Task
Render the lines of the records below, starting with the line that contains "How far from the image-taker" and going on through the line that contains "x1=0 y1=0 x2=1000 y2=666: modern office building →", both included, as a Markdown table with the columns Row and Line. Number each line in the Row column and leave out blank lines.

--- Records for this exercise ---

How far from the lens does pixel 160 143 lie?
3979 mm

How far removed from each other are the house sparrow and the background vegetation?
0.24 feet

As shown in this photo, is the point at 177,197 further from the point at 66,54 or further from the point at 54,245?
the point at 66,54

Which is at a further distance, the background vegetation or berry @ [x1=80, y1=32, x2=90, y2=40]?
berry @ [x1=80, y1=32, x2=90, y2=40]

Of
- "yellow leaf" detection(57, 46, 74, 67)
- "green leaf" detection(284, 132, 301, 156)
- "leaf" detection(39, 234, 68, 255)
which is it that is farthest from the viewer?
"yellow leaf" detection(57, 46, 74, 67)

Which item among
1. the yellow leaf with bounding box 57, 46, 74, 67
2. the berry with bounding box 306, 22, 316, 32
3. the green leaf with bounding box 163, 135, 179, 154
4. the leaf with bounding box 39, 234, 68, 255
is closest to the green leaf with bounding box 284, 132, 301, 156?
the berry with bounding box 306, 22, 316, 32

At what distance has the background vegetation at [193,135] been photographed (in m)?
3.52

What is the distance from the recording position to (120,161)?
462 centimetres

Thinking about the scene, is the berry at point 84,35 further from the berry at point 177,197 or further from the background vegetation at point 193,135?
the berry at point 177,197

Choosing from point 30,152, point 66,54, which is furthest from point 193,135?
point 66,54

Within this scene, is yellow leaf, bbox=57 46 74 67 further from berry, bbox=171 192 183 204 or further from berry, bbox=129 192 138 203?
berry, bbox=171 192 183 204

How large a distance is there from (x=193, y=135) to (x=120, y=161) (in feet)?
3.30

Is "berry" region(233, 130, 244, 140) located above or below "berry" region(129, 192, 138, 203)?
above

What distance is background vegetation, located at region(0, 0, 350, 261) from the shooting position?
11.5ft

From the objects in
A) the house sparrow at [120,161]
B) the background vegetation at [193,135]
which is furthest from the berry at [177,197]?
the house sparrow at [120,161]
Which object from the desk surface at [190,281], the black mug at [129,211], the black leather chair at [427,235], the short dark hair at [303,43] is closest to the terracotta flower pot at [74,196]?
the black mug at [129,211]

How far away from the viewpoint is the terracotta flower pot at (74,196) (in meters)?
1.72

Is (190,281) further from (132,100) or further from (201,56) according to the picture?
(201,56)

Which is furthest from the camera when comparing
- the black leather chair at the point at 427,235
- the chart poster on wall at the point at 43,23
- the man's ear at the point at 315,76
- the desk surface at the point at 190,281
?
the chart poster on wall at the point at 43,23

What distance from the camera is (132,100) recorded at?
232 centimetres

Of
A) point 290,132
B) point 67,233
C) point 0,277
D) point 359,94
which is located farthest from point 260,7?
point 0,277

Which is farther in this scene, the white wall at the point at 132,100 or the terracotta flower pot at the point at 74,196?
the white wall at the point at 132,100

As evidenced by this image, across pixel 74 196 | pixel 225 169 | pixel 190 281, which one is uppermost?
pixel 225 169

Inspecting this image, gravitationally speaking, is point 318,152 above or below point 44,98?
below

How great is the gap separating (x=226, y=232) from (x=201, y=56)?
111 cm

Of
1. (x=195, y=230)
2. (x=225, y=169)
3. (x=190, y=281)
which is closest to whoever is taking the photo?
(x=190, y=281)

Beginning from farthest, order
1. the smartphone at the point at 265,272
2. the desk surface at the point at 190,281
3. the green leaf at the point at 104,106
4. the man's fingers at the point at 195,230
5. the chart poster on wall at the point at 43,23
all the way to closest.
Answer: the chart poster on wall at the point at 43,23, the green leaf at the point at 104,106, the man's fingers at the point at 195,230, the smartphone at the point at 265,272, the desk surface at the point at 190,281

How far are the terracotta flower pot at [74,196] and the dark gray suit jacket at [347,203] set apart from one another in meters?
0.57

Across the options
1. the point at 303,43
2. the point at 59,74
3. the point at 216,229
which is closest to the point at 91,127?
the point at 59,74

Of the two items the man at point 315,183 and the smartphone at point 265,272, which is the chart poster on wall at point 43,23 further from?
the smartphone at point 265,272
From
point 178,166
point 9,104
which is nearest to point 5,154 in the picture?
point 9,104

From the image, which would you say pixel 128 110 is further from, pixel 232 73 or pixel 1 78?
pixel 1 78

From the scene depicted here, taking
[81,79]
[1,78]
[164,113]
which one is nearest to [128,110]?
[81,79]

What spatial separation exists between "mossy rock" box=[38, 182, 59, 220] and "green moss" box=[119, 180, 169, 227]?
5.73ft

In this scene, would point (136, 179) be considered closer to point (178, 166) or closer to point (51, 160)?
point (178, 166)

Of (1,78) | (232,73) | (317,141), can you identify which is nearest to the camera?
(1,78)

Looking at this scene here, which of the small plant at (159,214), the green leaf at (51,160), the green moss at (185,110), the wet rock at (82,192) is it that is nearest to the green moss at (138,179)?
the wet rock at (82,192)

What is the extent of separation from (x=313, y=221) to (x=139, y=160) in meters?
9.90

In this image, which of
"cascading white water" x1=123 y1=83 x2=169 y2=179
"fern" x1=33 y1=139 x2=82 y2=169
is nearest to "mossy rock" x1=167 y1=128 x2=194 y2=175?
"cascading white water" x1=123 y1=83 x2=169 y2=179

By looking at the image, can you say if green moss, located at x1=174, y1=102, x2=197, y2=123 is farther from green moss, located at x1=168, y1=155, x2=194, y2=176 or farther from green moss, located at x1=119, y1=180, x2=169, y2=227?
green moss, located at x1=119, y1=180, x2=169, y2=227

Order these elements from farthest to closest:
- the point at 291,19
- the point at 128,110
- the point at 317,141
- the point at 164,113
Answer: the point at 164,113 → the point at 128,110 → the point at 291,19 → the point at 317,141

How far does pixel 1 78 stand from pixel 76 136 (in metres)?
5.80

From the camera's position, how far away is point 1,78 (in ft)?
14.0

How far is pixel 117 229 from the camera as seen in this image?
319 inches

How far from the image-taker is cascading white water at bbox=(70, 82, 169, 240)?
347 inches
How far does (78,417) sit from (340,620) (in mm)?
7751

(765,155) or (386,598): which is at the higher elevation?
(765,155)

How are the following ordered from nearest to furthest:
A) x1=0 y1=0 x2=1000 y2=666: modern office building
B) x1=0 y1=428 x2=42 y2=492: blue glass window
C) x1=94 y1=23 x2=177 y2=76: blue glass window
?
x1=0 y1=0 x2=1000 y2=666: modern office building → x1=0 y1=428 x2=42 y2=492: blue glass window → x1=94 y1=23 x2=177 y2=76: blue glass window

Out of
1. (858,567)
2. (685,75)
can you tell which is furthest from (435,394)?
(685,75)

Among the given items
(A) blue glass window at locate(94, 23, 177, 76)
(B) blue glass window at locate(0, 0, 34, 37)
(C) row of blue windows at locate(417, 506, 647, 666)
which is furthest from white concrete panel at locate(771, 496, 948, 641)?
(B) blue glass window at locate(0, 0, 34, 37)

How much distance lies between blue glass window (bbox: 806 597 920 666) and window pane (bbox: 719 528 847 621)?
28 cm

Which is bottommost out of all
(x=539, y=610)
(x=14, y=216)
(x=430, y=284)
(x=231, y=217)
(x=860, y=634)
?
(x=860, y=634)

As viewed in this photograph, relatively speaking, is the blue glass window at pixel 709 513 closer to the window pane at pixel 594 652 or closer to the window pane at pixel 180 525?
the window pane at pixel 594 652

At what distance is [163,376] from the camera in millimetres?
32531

---

Answer for this exercise
| Row | Line |
|---|---|
| 1 | How far from the image-taker is cascading white water at bbox=(70, 82, 169, 240)? |
| 2 | 347 inches |
| 3 | How far does (78,417) sit from (340,620) (in mm)? |
| 4 | 7751 |
| 5 | (765,155) or (386,598): which is at the higher elevation? |
| 6 | (765,155) |
| 7 | How are the following ordered from nearest to furthest: |
| 8 | A) x1=0 y1=0 x2=1000 y2=666: modern office building |
| 9 | B) x1=0 y1=428 x2=42 y2=492: blue glass window |
| 10 | C) x1=94 y1=23 x2=177 y2=76: blue glass window |
| 11 | ? |
| 12 | x1=0 y1=0 x2=1000 y2=666: modern office building → x1=0 y1=428 x2=42 y2=492: blue glass window → x1=94 y1=23 x2=177 y2=76: blue glass window |